Notvertretungsrecht für Ehegatten und Lebenspartner nur befristet – Vorsorgevollmacht umso wichtiger

In weniger als einem Jahr tritt eine umfassende Reform des Vormundschafts- und Betreuungsrechts in Kraft. Vollkommen neu eingeführt wird ein gesetzliches Notvertretungsrecht für Ehegatten und Lebenspartner – allerdings nur in Gesundheitsangelegenheiten und nur für eine begrenzte Zeit. Eine Vorsorgevollmacht wird dadurch nicht entbehrlich, sondern in manchen Fällen sogar umso wichtiger.

Die für 2023 geplante Reform des Vormundschafts- und Betreuungsrechts bringt viele Änderungen im Kindschafts-, Vormundschafts-, Pflegschafts- und Betreuungsrecht mit sich. Vollkommen neu ist das sogenannte „Notvertretungsrecht“ für Ehegatten und Lebenspartner: Erleidet beispielsweise ein Ehegatte einen Unfall oder wird er plötzlich schwer krank, wie bei einem Herzinfarkt, und kann infolgedessen nicht mehr selbst entscheiden, kann ihn der andere Ehegatte künftig in Gesundheitsangelegenheiten vertreten. Dieser willigt dann beispielsweise für ihn in ärztliche Behandlungen und Untersuchungen ein, schließt Behandlungsverträge ab und entscheidet über freiheitsentziehende Maßnahmen von kurzer Dauer.

„Wer nicht möchte, dass sein Ehegatte im Vorsorgefall für ihn Entscheidungen in Gesundheitsangelegenheiten trifft, sollte ab dem 1. Januar 2023 einen Widerspruch gegen das gesetzliche Notvertretungsrecht in das Zentrale Vorsorgeregister eintragen lassen“, rät Julia Lindner, Notarassessorin an der Landesnotarkammer Bayern. Für Ärzte wird zwar zukünftig ein entsprechendes Einsichtsrecht in das Zentrale Vorsorgeregister geschaffen werden. Es empfiehlt sich jedoch, den behandelnden Arzt zusätzlich persönlich über diesen Widerspruch in Kenntnis zu setzen.

Braucht es daneben überhaupt noch eine Vorsorgevollmacht?

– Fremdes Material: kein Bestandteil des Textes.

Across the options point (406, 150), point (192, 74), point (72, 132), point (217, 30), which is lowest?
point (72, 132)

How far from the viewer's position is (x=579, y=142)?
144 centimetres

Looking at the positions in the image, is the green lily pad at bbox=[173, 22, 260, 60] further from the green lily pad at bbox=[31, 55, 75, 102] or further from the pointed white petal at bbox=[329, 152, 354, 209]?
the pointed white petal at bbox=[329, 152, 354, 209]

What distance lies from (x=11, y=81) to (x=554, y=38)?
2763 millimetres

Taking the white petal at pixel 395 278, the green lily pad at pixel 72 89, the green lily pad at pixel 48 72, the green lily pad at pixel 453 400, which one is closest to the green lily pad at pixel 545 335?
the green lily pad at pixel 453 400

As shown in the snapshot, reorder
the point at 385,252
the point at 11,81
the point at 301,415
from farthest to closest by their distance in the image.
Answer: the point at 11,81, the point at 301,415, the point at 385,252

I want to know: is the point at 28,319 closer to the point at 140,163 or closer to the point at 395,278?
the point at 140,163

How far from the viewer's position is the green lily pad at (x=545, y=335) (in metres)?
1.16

Wer darüber hinaus sichergestellt wissen möchte, dass eine von ihm selbst bestimmte Vertrauensperson ihn im Vorsorgefall vertreten kann, und vermeiden will, dass ein gerichtlich bestellter Betreuer für ihn handelt, benötigt weiterhin unbedingt eine umfassende und individuelle Vorsorgevollmacht. „Und zwar neben dem neu geschaffenen gesetzlichen Ehegattenvertretungsrecht“, erläutert Lindner. „Denn dieses bezieht sich ausschließlich auf den Bereich der Gesundheitsangelegenheiten und ermöglicht es dem Ehegatten beispielsweise nicht, Behördengänge, Versicherungsangelegenheiten oder Bankgeschäfte zu besorgen.“ Zudem besteht das Notvertretungsrecht des Ehegatten für maximal sechs Monate. Für nicht erfasste Geschäfte und generell nach Ablauf der sechs Monate muss ohne Vorsorgevollmacht im Betreuungsfall zwingend ein gerichtlicher Betreuer bestellt werden.

Form der Vorsorgevollmacht für Wirksamkeit zukünftig entscheidend

Eine weitere Änderung der Gesetzesreform betrifft die Frage zur Wirksamkeit einer Vorsorgevollmacht. „Wird eine Vorsorgevollmacht bei einer Betreuungsbehörde beglaubigt, ist sie mit dem Tod des Vollmachtgebers wirkungslos“, mahnt Lindner und erläutert: „Diese Regelung wird aller Wahrscheinlichkeit nach bereits zu Lebzeiten des Vollmachtgebers zu praktischen Schwierigkeiten führen.“ So muss künftig der Bevollmächtigte z.B. im Rahmen eines notariellen Hausverkaufs dem Grundbuchamt mittels öffentlicher oder öffentlich beglaubigter Urkunden nachweisen, dass der Vollmachtgeber noch lebt. Dies könnte unüberwindbare Schwierigkeiten bedeuten.

Bei einer notariell beurkundeten, über den Tod hinaus wirksamen Vorsorgevollmacht stellen sich diese Fragen hingegen nicht – ein weiterer Grund, sich nach umfassender Belehrung und Beratung durch eine Notarin bzw. einen Notar für eine rechtssichere notarielle Vorsorgevollmacht zu entscheiden.